Die nächsten Tage verbringe ich zuhause mit dem Sichten und Bearbeiten meiner Bilder in Lightroom. Die Fotos importiere ich nicht von den fünf Speicherkarten, sondern vom iPad mini. Wie immer habe ich grosse Mühe, eine Auswahl zu treffen. Mehr als 850 Fotos habe ich gemacht! Und es hat sich gelohnt. Hauptsächlich wegen der vielen Apollo-Bilder. Aber nicht nur, ich denke da an den Segelfalter, den Violetten Feuerfalter und, und, und.

Schliesslich schaffe ich es, mich für die Publikation auf meiner Website auf 100 Bilder zu beschränken. Bearbeitet habe ich aber einige mehr, denn manchmal braucht es das, bis klar ist, ob ein Bild brauchbar ist. Manche Bilder behalte ich zu Dokumentationszwecken, zum Beispiel, wenn es das einzige Bild einer neuen Art ist, auch wenn es nicht so scharf und freigestellt ist, wie man es gerne hätte. Beim Bearbeiten achte ich darauf, es nicht zu übertreiben, weder mit dem Schärfen noch mit der Sattheit der Farben. Hingegen scheue ich mich nicht, störende Elemente wie dürre Grashalme oder anderes, was den Blick vom Schmetterling ablenkt, zu entfernen.
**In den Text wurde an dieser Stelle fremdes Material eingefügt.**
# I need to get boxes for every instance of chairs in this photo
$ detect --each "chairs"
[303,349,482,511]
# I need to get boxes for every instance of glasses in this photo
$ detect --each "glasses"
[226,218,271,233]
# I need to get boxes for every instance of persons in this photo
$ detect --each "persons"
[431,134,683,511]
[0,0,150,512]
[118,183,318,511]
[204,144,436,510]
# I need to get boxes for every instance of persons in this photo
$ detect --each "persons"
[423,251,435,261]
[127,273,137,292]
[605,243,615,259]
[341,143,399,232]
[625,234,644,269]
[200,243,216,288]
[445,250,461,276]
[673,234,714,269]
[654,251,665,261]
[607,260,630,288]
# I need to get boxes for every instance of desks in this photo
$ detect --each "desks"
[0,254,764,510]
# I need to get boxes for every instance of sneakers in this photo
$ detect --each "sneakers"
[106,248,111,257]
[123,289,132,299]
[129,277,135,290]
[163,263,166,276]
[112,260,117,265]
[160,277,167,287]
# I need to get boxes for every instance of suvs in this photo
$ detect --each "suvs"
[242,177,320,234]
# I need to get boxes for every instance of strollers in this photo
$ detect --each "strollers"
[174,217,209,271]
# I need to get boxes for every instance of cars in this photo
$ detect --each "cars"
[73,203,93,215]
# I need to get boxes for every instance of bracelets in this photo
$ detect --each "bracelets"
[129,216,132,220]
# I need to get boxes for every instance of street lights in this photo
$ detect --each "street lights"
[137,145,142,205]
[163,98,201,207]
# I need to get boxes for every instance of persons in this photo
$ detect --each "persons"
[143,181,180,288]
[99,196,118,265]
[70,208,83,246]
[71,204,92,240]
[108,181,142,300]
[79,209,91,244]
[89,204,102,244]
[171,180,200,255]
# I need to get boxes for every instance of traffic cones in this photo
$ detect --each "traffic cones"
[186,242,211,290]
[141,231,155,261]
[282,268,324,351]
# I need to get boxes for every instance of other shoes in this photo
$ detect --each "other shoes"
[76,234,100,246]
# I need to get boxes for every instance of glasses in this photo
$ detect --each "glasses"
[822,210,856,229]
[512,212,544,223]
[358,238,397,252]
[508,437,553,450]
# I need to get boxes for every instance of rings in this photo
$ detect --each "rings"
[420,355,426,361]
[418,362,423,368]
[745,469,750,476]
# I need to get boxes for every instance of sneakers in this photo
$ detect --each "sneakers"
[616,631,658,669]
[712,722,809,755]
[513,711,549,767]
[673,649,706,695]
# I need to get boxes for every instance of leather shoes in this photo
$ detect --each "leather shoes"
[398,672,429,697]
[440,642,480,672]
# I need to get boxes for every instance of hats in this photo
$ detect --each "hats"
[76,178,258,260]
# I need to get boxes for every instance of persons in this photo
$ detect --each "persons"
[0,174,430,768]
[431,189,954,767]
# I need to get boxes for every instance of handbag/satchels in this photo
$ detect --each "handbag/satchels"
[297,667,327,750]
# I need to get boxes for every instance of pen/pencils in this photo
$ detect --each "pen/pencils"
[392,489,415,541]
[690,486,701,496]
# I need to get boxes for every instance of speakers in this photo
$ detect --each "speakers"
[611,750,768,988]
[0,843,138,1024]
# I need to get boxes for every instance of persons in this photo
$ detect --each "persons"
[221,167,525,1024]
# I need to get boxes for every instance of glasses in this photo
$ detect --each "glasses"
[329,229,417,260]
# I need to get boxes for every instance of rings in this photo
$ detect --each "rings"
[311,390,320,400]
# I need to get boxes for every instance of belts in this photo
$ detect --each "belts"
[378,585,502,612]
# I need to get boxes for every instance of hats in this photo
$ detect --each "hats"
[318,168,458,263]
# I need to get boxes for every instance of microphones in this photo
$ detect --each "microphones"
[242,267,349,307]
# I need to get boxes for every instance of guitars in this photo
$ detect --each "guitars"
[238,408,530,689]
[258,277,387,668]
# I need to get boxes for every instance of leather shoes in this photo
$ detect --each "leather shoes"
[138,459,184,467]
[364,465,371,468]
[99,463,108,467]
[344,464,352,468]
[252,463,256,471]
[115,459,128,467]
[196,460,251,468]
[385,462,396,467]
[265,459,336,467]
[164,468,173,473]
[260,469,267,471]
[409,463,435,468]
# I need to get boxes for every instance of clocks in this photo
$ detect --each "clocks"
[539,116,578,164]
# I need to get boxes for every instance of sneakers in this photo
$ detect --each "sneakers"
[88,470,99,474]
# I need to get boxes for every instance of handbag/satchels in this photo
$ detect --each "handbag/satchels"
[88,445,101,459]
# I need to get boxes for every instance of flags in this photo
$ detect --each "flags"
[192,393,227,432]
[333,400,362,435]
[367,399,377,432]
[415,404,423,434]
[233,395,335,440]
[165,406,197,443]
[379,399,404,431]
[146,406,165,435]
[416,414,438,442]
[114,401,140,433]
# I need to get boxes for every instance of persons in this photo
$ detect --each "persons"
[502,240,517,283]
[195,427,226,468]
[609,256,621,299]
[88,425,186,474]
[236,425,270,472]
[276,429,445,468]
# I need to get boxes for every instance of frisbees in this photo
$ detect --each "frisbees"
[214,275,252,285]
Da bin ich froh, dass ich bei ein paar Bildern schon an Ort und Stelle mit meiner kleinen Schere solche Sachen entfernen konnte. Das ging natürlich nur in Situationen, wo der Schmetterling nicht gleich wegflattern konnte.

Das Stativ wollte ich eigentlich mitnehmen, habe es dann aber doch zu Hause gelassen. Es gab zwei Situationen, wo ich es hätte einsetzen können: Am frühen Morgen bei dem schlafenden Schachbrett und dann auch beim Apollo. Aber beide waren so nahe am Boden, dass es mit meinem Stativ mühsam gewesen wäre, es aufzustellen. Ich werde mich mal umsehen, ob es für meinen speziellen Anwendungsbereich etwas Kleineres, Besseres gibt. Allerdings ist mir das Hantieren mit dem Stativ eigentlich zu langsam und zu kompliziert.

Überhaupt bin ich eher faul beim Fotografieren, meist denke ich nicht mal daran, die Blende zu verstellen. Wers nicht glaubt, kann nachsehen, bei fast allen meinen Fotos hatte ich Blende f/9.

Wenn es einen Preis gäbe für den "Laziest Photographer", ich würde ihn gewinnen! Aber auch den Preis "Most dedicated to butterflies"... Darum liebt mich die Göttin der Schmetterlinge - und Apollo ist ihr Prophet.